GIVEN INSTRUCTION 1 — Please reproduce the thread below exactly, everything from "Before you say" down to "any other ideas?".

PAGE TEXT —
Results 1 to 2 of 2

Thread: BackupExec: A timeout occurred waiting for NDMPD.NLM to init

Threaded View

  1. #1
    Join Date
    Apr 2008

    BackupExec: A timeout occurred waiting for NDMPD.NLM to init

    "Error: 1004 A timeout occurred waiting for NDMPD.NLM to initialize."

    A very common and well documented issue but every fix I have found has not worked. The list is extensive so I will start by describing the issue, then the environment and finally what I have tried so far.

    The issue
    I can not load BackupExec 9.1 or 9.2 on NetWare 6.5 SP8. The loader starts and when it gets to loading NDMPD.NLM the CPU hits 99% (reported by monitor.nlm) and BackupExec stops loading for about 80-120 seconds. The loader eventually gives up after a non-critical abend. From this point on I can not unload becdm.cdm and I generally reboot the server to clear the abend.
    BackupExec has been working on the server for about 2 years, I can not link any changes to the time it stopped working.

    It used to load reliably every time for about 1.5 years and then it started to exhibit this issue when loading 1 in 10 times. It has gradually gotten worse and now will not load at all.

    Before you say it, yes I know Symantec dropped BackupExec for NetWare years ago.

    It seems to me this can only be a hardware issue now but I'm keen to hear any other ideas?

    The environment
    * The physical server is a HP DL385 G5 (SKU 411360-371), the tape drive is an external half height HP Ultrium 448 LTO 2 (SKU DW086A) using SAS to connect to a HP SC44Ge SAS HBA (SKU 416096-B21). It has 18GB of RAM, Two quad-core AMD Opteron 2352 2.1 GHz CPU's and 5 x direct attached SAS hard drives running on the internal P400 RAID controller configured with RAID 5.
    * I can provide firmware versions if needed, the BIOS is HP A09 2009-07-11. Don't have the tape drive or HBA versions to hand.
    * The server is running VMware ESXi 4.1.0 build 260247, using a free license i.e. stand alone.
    * The VMware server uses about 50% of RAM, 70% of storage and 12% of CPU.
    * The guest is NetWare 6.5 SP8 (overlay) running as a guest with 4GB of vRAM and a single CPU. The tape drive is presented as a generic SCSI device.
    * I'm running BackupExec for NetWare 9.2.1401.5 build 287839 with the NetWare Open File Option and a Windows Remote Agent.
    * I'm running the storage driver LSIMPTNW.HAM version 5.02, 5 Dec 2007, which is default with SP8. BackupExec 9.2 device driver becdm.cdm version 7.50, 7 Feb 2006.
    * The NetWare server sees the tape drive as an "Unbound Device Object" until becdm.cdm is loaded at which point its recognsied as "HP Ultrium 2-SCSI T65D"

STORED RECORDS —
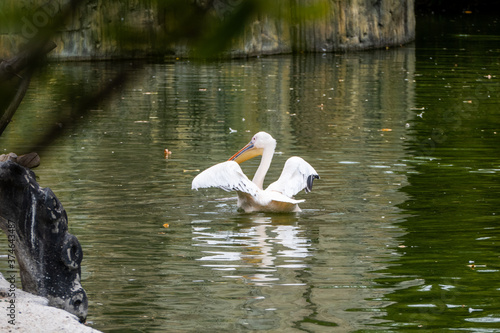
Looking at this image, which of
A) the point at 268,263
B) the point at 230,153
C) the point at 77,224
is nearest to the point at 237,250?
the point at 268,263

GIVEN INSTRUCTION 2 — Find every line in the records above that contains the word "point" and copy each one.

PROBLEM SOLUTION 1 —
Before you say it, yes I know Symantec dropped BackupExec for NetWare years ago.

    It seems to me this can only be a hardware issue now but I'm keen to hear any other ideas?

PROBLEM SOLUTION 2 —
A) the point at 268,263
B) the point at 230,153
C) the point at 77,224
is nearest to the point at 237,250?
the point at 268,263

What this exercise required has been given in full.